Pas de voorbije jaren is een aantal onterechte doodvonnissen uit de jaren 80 en 90 rechtgezet. In december was er nog ophef in de media rond het verhaal van een 21-jarige die in 1995 terechtgesteld werd op basis van een gedwongen bekentenis van verkrachting en moord. Tien jaar later werd de echte dader ontdekt, en het vergde nog eens tien jaar aandringen van de familie vooraleer het vonnis rechtgezet werd.
Verdere aanpassingen
Naast het verbeteren van het controleproces in 2007 zijn in de jaren 2011-2014 van de lijst van 68 misdaden die tot de doodstraf kunnen leiden er 22 geschrapt. Het gaat in hoofdzaak om witteboordencriminaliteit. Rechters kregen ook opdracht voorzichtiger te zijn bij doodslag in geval van echtelijke – of burenruzies, als de dader oprecht spijt toonde en de familie van het slachtoffer vergoedde. De terechtstelling met de kogel is de voorbije jaren gaandeweg vervangen door een dodelijke injectie.
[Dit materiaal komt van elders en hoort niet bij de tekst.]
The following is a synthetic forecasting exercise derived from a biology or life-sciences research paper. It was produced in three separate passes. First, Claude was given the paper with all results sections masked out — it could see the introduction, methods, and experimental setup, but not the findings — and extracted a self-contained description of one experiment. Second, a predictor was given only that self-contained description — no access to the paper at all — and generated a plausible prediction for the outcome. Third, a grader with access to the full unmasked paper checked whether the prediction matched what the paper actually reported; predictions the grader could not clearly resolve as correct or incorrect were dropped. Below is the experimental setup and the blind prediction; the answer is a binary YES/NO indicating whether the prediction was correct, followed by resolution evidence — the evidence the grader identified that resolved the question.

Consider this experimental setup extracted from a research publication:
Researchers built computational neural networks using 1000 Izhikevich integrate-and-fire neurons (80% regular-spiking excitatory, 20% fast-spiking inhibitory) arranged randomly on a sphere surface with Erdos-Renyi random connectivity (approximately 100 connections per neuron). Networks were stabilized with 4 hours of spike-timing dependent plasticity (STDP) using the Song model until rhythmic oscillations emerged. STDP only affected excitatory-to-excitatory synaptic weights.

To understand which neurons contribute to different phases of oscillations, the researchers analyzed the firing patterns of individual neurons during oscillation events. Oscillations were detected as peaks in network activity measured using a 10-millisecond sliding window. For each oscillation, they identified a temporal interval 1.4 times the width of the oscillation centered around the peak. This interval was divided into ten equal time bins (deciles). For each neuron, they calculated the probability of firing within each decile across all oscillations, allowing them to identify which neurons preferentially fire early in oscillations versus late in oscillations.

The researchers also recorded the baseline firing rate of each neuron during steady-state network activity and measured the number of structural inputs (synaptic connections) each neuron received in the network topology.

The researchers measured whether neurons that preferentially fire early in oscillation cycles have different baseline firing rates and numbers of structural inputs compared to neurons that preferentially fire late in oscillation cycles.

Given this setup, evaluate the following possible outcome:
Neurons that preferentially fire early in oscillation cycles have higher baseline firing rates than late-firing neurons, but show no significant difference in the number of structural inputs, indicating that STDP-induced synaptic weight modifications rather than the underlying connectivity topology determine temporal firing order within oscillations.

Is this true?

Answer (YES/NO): NO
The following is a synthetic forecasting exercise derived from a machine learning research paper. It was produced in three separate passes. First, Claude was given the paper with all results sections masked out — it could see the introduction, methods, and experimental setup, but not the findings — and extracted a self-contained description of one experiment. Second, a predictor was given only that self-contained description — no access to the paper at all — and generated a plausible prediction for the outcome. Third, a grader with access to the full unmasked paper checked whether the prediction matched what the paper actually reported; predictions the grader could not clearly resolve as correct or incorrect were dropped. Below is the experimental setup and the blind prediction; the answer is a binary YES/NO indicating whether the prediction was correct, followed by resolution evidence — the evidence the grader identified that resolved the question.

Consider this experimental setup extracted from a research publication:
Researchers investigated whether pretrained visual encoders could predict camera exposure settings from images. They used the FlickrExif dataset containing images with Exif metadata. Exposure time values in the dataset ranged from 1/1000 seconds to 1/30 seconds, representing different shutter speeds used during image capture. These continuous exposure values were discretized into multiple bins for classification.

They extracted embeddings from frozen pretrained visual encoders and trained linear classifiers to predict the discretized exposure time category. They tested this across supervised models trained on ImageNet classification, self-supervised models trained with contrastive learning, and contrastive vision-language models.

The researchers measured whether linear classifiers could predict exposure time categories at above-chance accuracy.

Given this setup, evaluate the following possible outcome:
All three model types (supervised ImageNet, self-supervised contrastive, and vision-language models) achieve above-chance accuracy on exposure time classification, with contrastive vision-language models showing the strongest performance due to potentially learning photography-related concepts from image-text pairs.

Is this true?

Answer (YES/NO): NO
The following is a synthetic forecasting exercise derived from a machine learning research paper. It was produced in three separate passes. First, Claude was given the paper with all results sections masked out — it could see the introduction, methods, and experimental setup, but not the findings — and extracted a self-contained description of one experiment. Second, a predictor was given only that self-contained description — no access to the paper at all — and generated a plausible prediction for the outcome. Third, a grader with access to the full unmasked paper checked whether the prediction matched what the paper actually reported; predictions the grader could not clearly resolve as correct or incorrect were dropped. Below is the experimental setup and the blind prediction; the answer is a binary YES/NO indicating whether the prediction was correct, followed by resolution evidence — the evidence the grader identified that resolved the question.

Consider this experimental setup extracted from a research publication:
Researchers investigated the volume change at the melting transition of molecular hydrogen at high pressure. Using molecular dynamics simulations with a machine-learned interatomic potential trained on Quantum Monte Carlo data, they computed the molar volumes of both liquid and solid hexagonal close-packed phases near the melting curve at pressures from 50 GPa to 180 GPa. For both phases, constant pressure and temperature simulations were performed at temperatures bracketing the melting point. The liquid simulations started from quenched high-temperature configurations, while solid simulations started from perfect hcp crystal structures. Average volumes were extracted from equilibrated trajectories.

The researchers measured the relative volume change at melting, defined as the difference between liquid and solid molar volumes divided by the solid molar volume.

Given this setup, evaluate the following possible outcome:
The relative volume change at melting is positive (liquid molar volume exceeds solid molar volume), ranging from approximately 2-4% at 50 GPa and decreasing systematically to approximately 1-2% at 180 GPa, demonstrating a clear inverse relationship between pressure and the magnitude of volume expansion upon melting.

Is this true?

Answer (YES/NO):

Het aantal doodvonnissen in China wordt niet bekend gemaakt. Caixin schat dat na 2007 het jaarlijkse aantal vonnissen (dat hoger ligt dan het aantal terechtstellingen) is gedaald van tienduizend(en) tot duizenden. Een professor spreekt over een daling met twee derden. Volgens een andere professor heeft sinds 2007 heeft meer dan 95% van de doodvonnissen betrekking op moord, drugshandel en overvallen met dodelijke afloop.
Sinds 2015 is het gebruik van organen van terechtgestelde misdadigers verboden. Dat geeft overigens problemen want er zijn in China heel weinig vrijwillige donoren. Volgens het Chinese traditionele volksgeloof moeten lichamen ongeschonden begraven worden. Caixin vond in de statistieken 1.822 levertransplantaties in 2007 ; men mag aannemen dat die quasi allemaal afkomstig waren van ter dood veroordeelden. Dat geeft meteen een idee van het aantal terechtstellingen in het jaar waarin de hervormingen begonnen.
Uit databases van het Opperste Gerechtshof blijkt dat tussen 2014 en 2016 in tweeënhalf jaar 320 doodvonnissen gewijzigd werden. Bij slechts 28 van die gevallen werd een advocaat van de verdediging gehoord. Maar alleen al het feit van de ultieme controle maakt rechters bij lagere rechtbanken al terughoudender bij het uitspreken van de doodstraf.